Si ya es difícil defender los antiguos y obsoletos modelos con falsas acusaciones, que solamente intentan esconder maniobras algo más que de dudosa legalidad y convertir a los ciudadanos en delincuentes, intentar equiparar el efecto Napster con la búsqueda de capítulos de Lost y la piratería es bastante lamentable.
Como dicen en la revista, la mayoría de descargas ‘ilegales’ de episodios de Lost son bien los primeros o los últimos capítulos de cada temporada, en especial esta última por la gran expectación generada pero que finalmente ha derivado en pufo total. Con más de seis meses de diferencia entre el fin de una temporada y el inicio de la siguiente, lo más normal es que uno no se acuerde demasiado bien de lo que pasó y quiera “ponerse al día”. Obviamente, para ponerse al día nadie va a comprar la temporada completa en DVD, a un precio de 50€ que sobrepasa demasiado excesivamente el valor real.
Pero a parte de esto, resulta que Lost ha sido la serie que ha revolucionado la nueva distribución de ‘contenido’ televisivo.
Lost fue de las primeras series que pudieron descargarse desde iTunes. Y por si no fuera suficiente, desde la primera emisión en 2005, los televidentes norteamericanos han podido descargar cada uno de los capítulos, de forma libre y gratuita, al día siguiente de su emisión, directamente de la web de ABC. Los espectadores en el Reino Unido pudieron hacer lo mismo desde 2007, cuando Sky One, la cadena que emitía la serie en las islas británicas cada domingo, permitía descargar libremente el capitulo el lunes.
A partir de aquí, los capítulos de Lost dieron la vuelta al mundo, especialmente en aquellos países donde ninguna cadena de televisión operando en el país había tenido la capacidad mental suficiente para ver que Lost era un caramelo que les proporcionaría muchos beneficios.
Internet no es si no una herramienta que separa el grano de la paja: destrona y destruye a los monopolios e intermediarios que no tienen visión para adaptarse, como la imprenta de caracteres intercambiables destronó, y casi destruyó, el monopolio del saber de la Iglesia Católica.
La falta de visión comercial de los dinosaurios en los grandes grupos mediáticos no ha de ser motivo para convertir a sus clientes en delincuentes. Más que Lost, el ejemplo sería el de Los Soprano. Emitida en los Estados Unidos desde 1999, en España solamente empezó a emitirse en 2008 por televisión de pago. Un retraso de 9 años lo dice todo.
Si ninguna cadena de TV, ni pública ni privada, me ofrece lo que yo quiero ver, me buscaré las castañas yo solo, apartando a los intermediarios que me impiden elegir qué y cuando ver. Los que viven de generar escasez artificial están condenados a la desaparición.

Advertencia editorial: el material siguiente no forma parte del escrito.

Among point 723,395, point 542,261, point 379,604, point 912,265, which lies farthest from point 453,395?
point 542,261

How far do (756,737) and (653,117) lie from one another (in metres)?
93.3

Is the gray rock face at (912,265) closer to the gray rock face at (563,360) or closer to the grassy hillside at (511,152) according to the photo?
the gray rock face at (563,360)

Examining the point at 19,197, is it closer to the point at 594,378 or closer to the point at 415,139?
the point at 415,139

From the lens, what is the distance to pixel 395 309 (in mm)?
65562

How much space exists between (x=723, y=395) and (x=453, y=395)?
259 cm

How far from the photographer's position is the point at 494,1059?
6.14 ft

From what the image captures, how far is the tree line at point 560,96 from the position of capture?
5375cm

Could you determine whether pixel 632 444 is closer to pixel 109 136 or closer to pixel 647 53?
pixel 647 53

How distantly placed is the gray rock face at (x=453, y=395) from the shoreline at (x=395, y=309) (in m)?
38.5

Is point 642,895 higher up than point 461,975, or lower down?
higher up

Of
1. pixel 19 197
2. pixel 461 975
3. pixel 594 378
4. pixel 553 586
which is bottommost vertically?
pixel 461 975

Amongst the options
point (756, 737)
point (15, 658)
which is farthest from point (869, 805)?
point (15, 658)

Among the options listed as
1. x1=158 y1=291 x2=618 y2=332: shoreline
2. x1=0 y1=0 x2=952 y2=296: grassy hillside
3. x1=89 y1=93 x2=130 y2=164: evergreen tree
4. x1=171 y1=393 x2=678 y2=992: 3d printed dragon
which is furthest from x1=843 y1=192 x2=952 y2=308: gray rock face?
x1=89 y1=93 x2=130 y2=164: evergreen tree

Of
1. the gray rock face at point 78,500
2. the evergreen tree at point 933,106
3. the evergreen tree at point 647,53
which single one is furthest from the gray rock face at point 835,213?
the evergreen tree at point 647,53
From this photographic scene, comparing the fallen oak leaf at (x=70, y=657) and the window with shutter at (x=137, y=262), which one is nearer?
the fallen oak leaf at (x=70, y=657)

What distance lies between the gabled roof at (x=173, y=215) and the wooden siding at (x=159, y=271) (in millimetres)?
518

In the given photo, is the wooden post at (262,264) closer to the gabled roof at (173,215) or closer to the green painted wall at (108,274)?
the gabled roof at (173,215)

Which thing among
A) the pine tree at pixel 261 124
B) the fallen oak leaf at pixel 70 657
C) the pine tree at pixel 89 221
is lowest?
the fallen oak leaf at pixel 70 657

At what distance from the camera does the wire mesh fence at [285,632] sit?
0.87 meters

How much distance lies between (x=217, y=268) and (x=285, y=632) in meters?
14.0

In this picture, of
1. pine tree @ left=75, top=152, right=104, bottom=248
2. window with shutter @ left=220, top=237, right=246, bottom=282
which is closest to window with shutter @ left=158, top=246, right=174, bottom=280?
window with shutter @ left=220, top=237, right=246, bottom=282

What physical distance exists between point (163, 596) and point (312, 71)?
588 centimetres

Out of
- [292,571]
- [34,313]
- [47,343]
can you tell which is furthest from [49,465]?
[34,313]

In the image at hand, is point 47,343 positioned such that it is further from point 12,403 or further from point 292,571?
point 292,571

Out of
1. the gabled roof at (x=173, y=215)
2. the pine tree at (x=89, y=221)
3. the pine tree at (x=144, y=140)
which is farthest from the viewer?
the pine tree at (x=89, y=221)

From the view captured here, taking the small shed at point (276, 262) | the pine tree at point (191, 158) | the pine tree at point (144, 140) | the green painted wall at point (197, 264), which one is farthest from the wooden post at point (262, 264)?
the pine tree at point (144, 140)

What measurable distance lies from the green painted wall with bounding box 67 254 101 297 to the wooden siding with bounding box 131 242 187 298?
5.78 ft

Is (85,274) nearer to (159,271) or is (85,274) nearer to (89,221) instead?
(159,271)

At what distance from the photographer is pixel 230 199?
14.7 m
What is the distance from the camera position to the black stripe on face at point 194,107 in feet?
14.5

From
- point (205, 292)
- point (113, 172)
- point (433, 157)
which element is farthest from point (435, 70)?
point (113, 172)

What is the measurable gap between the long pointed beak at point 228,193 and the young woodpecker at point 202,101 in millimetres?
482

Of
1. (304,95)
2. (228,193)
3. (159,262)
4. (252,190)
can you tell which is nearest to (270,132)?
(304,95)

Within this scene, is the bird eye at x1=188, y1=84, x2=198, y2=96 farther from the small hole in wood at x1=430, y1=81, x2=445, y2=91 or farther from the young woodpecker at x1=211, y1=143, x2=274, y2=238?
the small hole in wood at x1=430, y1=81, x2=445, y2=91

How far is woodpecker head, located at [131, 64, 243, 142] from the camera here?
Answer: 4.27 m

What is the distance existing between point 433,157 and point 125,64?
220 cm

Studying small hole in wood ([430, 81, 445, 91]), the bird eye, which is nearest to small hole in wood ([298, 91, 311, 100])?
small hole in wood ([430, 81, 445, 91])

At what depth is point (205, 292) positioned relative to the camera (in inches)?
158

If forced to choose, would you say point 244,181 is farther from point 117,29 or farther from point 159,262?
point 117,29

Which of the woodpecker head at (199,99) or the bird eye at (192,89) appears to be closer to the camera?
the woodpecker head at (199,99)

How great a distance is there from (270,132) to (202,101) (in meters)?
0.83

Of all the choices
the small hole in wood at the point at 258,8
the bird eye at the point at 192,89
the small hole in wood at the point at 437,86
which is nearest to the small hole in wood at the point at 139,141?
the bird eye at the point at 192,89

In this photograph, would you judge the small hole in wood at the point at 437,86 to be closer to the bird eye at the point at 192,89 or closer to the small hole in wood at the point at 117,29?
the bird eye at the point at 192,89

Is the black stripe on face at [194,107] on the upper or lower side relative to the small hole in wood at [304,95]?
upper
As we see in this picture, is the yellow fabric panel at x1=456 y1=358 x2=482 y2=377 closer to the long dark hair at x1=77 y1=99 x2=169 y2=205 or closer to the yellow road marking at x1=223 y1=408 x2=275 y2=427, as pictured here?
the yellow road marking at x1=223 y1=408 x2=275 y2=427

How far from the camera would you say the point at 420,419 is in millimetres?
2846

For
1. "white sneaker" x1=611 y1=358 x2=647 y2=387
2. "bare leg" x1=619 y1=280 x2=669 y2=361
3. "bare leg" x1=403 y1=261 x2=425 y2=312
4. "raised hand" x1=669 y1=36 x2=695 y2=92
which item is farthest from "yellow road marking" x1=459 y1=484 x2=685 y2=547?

The real threat posed by piracy is not that it threatens television’s current business model but that it makes building a new one more difficult. Aware of the limitations of advertising-supported online video, European media firms are currently testing micropayments for shows. The wide availability of free illegal alternatives may well crimp these efforts.
Ladies and gentlemen from The Economist: you lie more than you talk. When big media corporations fail in distributing their products, people eager to consume them solve that artificial scarcity problem by themselves. It is not the fault of the consumers but of those who think they must decide what, when, where and how we watch TV.